Продолжите приведенный ниже текст о рождаемости и семейной политике, начав сразу после его последнего предложения.
━━━━━ Исходный фрагмент ━━━━━
41 Та же закономерность наблюдалась и в воздействии внешних по отношению к демографическому развитию шоков – социально-политических трансформаций 1990-х гг. и экономических кризисов. Реакция рождаемости на них в обществах с сильными традициями патернализма с одной стороны и фамилизма – с другой, оказывалась различной. Существенное влияние демографической и семейной политики в обществах с сильными традициями государственного патернализма приводила к быстрому росту СКР под их воздействием и столь же быстрому их снижению в период кризисов. В фамилистских обществах семейная политика, в силу ее слабости, не оказывала сколько-нибудь сильного влияния на рождаемость, вследствие чего уровень рождаемости оказывался ниже, а флюктуация значений СКР – слабее.
42 Российское общество по типу реакции рождаемости на меры государственной поддержки семей с детьми и экономические кризисы ближе к скандинавским, чем к южноевропейским и восточноазиатским странам, однако, при некоторых чертах сходства, обладает существенными отличиями. Межстрановый анализ [Comolli, 2017] возлагает вину за снижение рождаемости в странах зарубежной Европы и США, начавшееся после «великой рецессии» 2008–2010гг., на рост безработицы и неопределенность экономических перспектив. Если динамика первой вряд ли оказала существенное влияние на рождаемость в России, то роль второй после экономического спада 2015–2016гг. была, вероятно, более значимой. Прекращение с 2015 г. индексации материнского капитала вряд ли сколько-нибудь существенно сказалось на доходах семей, однако сыграло негативную символическую роль, показав, что времена, благоприятствующие рождению детей, уходят в прошлое.
━━━━━ Строки данных ━━━━━
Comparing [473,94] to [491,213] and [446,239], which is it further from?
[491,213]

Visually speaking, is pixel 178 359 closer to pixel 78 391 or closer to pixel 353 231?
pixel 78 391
━━━━━
**Итоговый результат:**
43 Еще одним фактором, инициировавшим снижение рождаемости в России после спада 2015–2016гг., стало, вероятно, падение реальной заработной платы. Российский рынок труда, в отличие от западных, традиционно реагирует на кризисы не столько ростом безработицы, сколько снижением реальной заработной платы. Уровень безработицы, определяемый по критериям МОТ, в 2015 г. был в России лишь незначительно выше, чем в 2014 г. (соответственно, 5,6% и 5,2%), тогда как реальная зарплата снизилась в 2015 г. по сравнению с 2014 г. на 9%, что вполне могло послужить еще одним стимулом к откладыванию рождений.
44 Еще более выраженными являются отличия «гендерной идеологии» российского и скандинавских обществ. Не только отцовская квота, но и более гендерно нейтральная мера – право отца воспользоваться отпуском по уходу за ребенком не пользуется в России популярностью. По данным Фонда социального страхования, охватывающим 39 регионов России, среди воспользовавшихся правом на родительский отпуск по уходу за ребенком доля отцов составляет лишь 2%6.
6. URL: >>>> (дата обращения: 11.12.2019).
45 Результаты исследования, проведенного в Санкт-Петербурге, показывают, что число как сторонников, так и противников ухода отцов в отпуск по уходу за ребенком достаточно велико, причем женщины негативно относятся к такому отпуску заметно чаще, чем сами мужчины – соответственно, 61,1% и 45,3% [Безрукова, Самойлова, 2017: 118]. Причины этого также восходят к различиям российской и скандинавской модернизации. Отправной точкой эволюции скандинавской семейной политики служила материально благополучная семья с отцом-добытчиком и матерью домохозяйкой. В России же семейные проблемы женщин значительно чаще обусловливались «двойным» (на производстве и дома) рабочим днем, отсутствием или безответственностью отцов, материальными трудностями. Высказывание одной из участниц фокус-группы того же исследования: «Мужик должен работать, в отпуск – ишь чего захотел!» [там же: 120] отражает суть этого накопленного российскими женщинами исторического опыта.
46

Заключительные замечания.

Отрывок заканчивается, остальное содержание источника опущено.